While cancer is an incredibly painful disease with no guaranteed cure yet, researchers are constantly conducted studies to determine another step towards the cure. A group of researchers at UConn including Associate Professor of pharmaceuticals Xiuling Lu, recently published a study in Nature Cell Biology regarding a common drug used in chemotherapy. The research explored the possibilities of repurposing the drug to treat the resurgent of chemotherapy-resistant leukemia.
One of the major problems with cancer treatment is the potential resistance to anti-cancer therapies. Not many drugs approved by the FDA, target leukemia stem cells. This gives rise to treatment-resistant relapses. However, stem cell transplantation is the only technique known to battle their presence.
Leukemia raises different struggles with treatments due to its nature. This cancer impacts the bone marrow, which is responsible for the production of blood cells. Frequently, leukemia affects white blood cells.
The primary step of the treatment is to kill all cancerous white blood cells by using chemotherapy. However, if the presence leukemia stem cells in the bone marrow sustain, chances of relapse with resistance to therapy may occur.
15-20% of children and two-thirds of adults suffering from leukemia undergo relapse. Adults experiencing a relapse, generally have a 5-year survival rate. While 30% of relapsing adults face this rate, almost two-thirds of relapsing children do too.
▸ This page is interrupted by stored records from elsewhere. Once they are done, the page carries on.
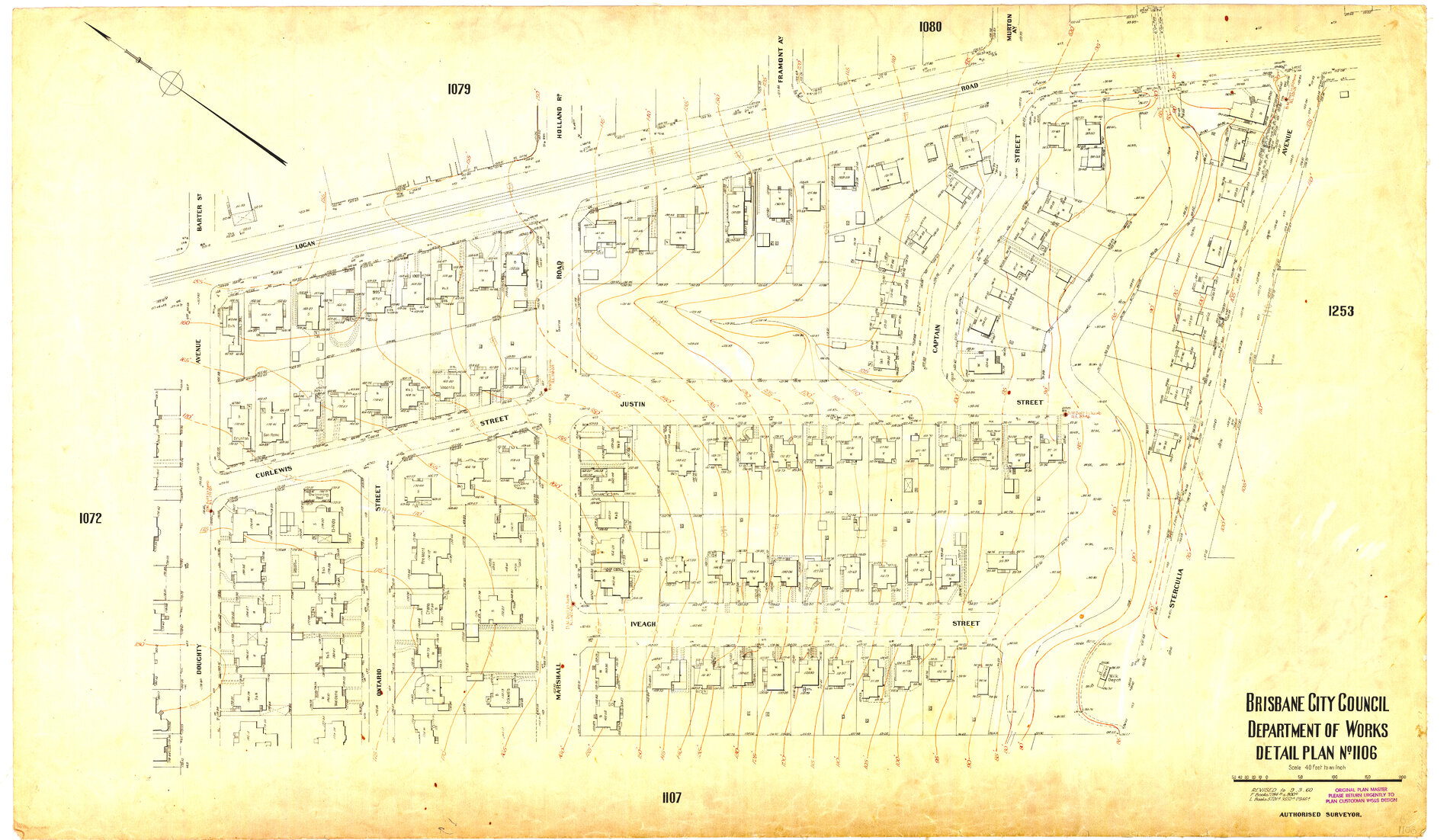 Detail Plan 1106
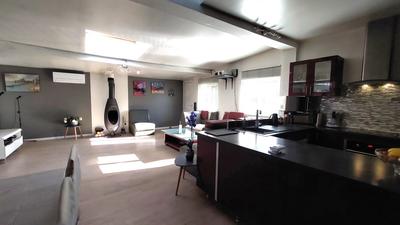 Maison - 98 m² - 3 pièces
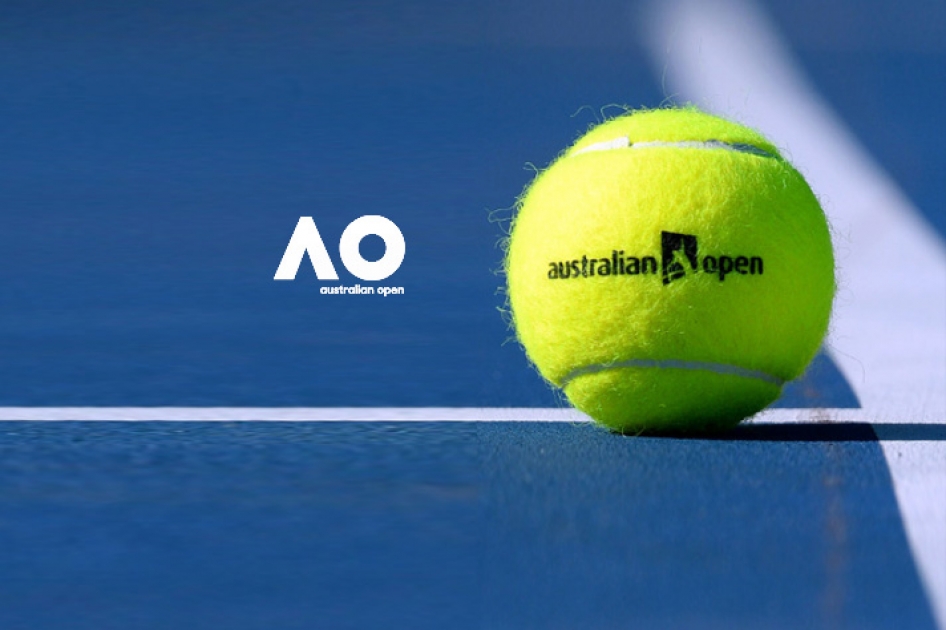 La fase previa del Open de Australia arranca con 12 tenistas espaoles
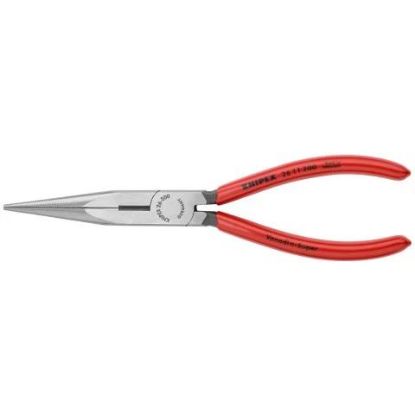 Picture of Long-nose Pliers With Cutter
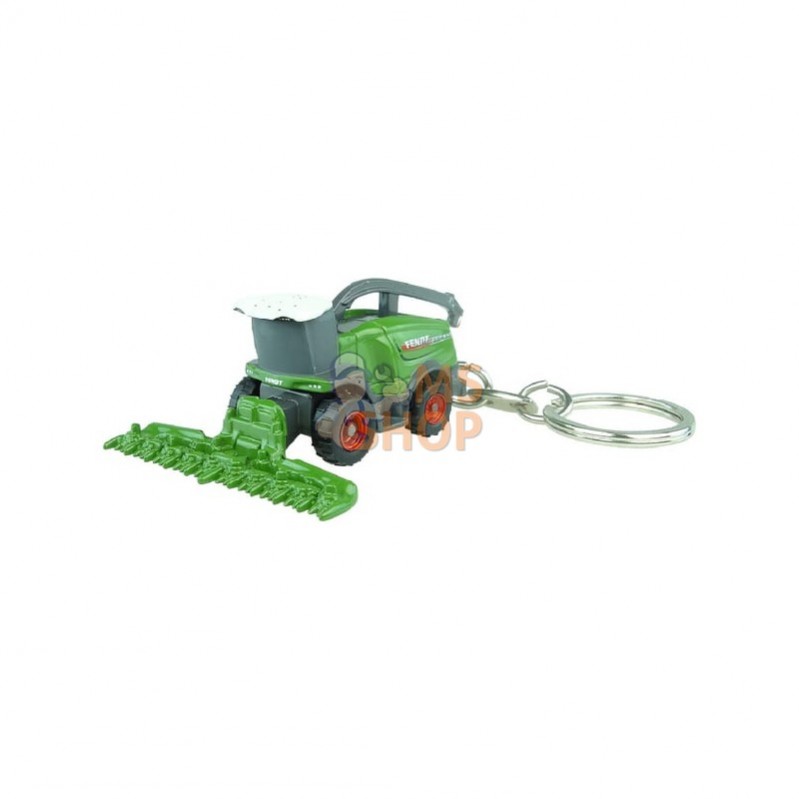 UH5847; UNIVERSAL HOBBIES; Fendt Katana vert naturel; pièce detachée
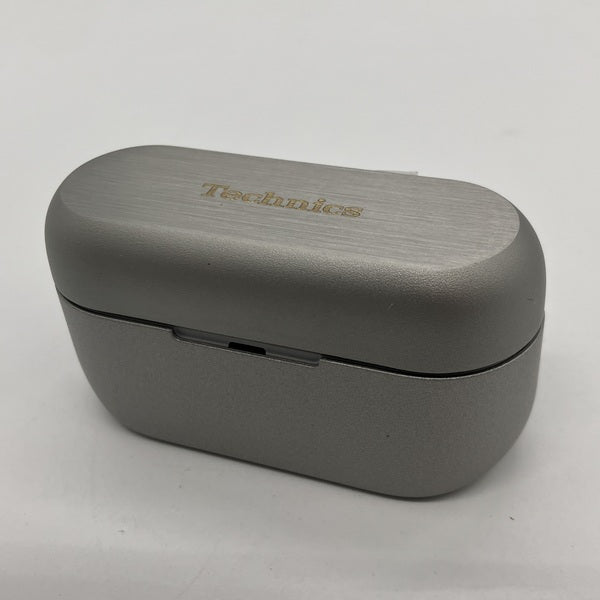 Technics 【中古】EAH-AZ80-S シルバー【秋葉原】 – e☆イヤホン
During a relapse, chemotherapy generally proves to be unsuccessful for the improvement of prognosis for the patients. Hence, researchers find it crucial to work on the development of therapy with increased effectiveness to target chemotherapy-resistant cells.
How does cancer relapse happen?
The body has 2 cellular pathways
Both play an essential role in regulating stem cells and is tumor regenesis. The collaborative activation of both pathways accelerates self-renewal of cells, which leads to leukemic transformation. This results in cancer relapse.
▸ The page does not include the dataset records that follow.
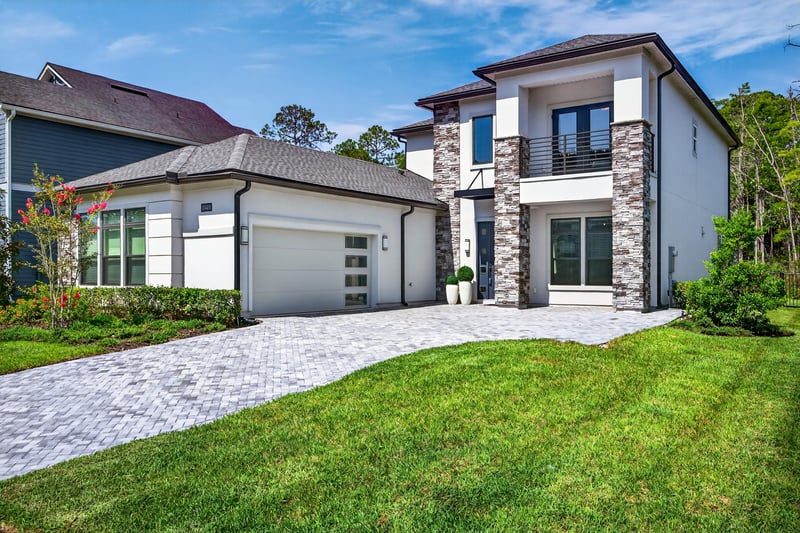 Photo 62 of 10408 Silverbrook Trl, Jacksonville, FL 32256, photographed by Megapixeler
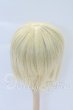 画像2: 7.5inch/ウィッグ　インソムニア様製 S-26-03-01-021-SK-ZS (2)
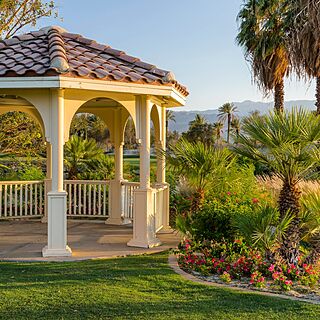Marriott's Shadow Ridge II - The Enclaves &mdash; Gazebo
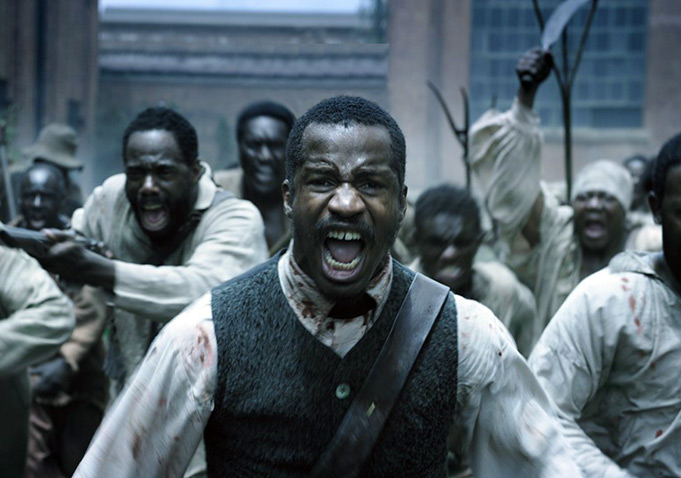 "Birth of a Nation"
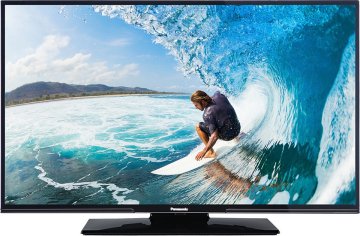 Panasonic TX-50AW304 TV 127 cm (50") Full HD Nero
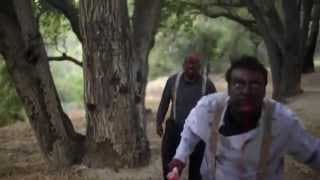 Volcano Zombies – Die Toten brennen nicht | Official Trailer ( Deutsche Info)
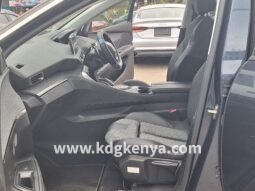 
										PEUGEOT – 5008 (ALLURE / 7 SEATER) full									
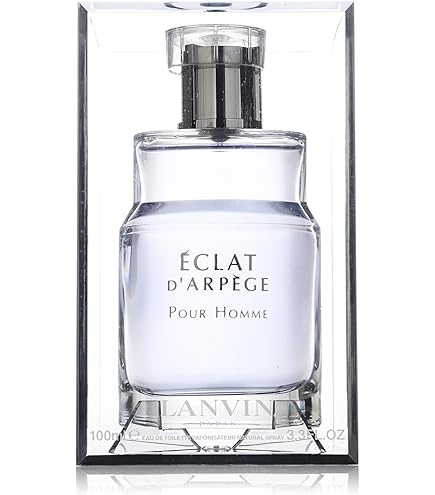 Amazon | ランバン エクラ ドゥ アルページュ プールオム EDT 30ml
Previously, researchers have focused on targeting elements of both pathways individually. This resulted in restricted success and frequently led to an increase of chemo-resistant clones.
The researchers analyzed several drugs to find one that may hinder this interaction. They recognized a common drug used in chemotherapy, called doxorubicin. This drug had high toxicity, causing researchers to maintain cautions while performing clinical experiments. The researchers concluded that in minute doses, the drug inhibits the interaction of the Wnt-ß-catenin and PI3K-Akt pathways. Moreover, it could also possibly decrease toxicity.
Lu’s lab identified a nanoparticle that allowed researchers to safely administer the drug with a sustainable release. This was crucial for the success of the experiment. The nanoparticle enclosed the drug, allowing the slow release of doxorubicin into the bone marrow.
This potentially decreased the Akr-activated Wnt-ß-catenin levels in leukemia stem cells that are resistant to chemotherapy. This also resulted in a decrease in tumorigenic activity. In minute doses, doxorubicin enhanced the immune system, while conventional clinical dosages are generally immunosuppressive which hinders healthy and functioning immune cells.
Owing to the rate of rug release, Lu patented the nanoparticle. It had increased effectiveness than
- A purely concentrated solution of the drug and,
- Liposomal doxorubicin; the only accessible version of a nanoparticle carrying doxorubicin, available commercially.
Minute but sustained doses of the drug, led to effective inhibition of the activity in leukemic stem cells that causes cancer relapse. The researchers concluded clinical results after the transplant of leukemic cells into mice. They observed and analyzed the image of low-dose doxorubicin.
While the mice developed leukemia rapidly, low-dose doxorubicin nanoparticles enhanced the survival rate with the decrease in the presence of leukemic stem cells. Lu explains further steps being the validating of the patented technique. Lu further hopes for the entry of the nanoparticle into clinical experiments and usage.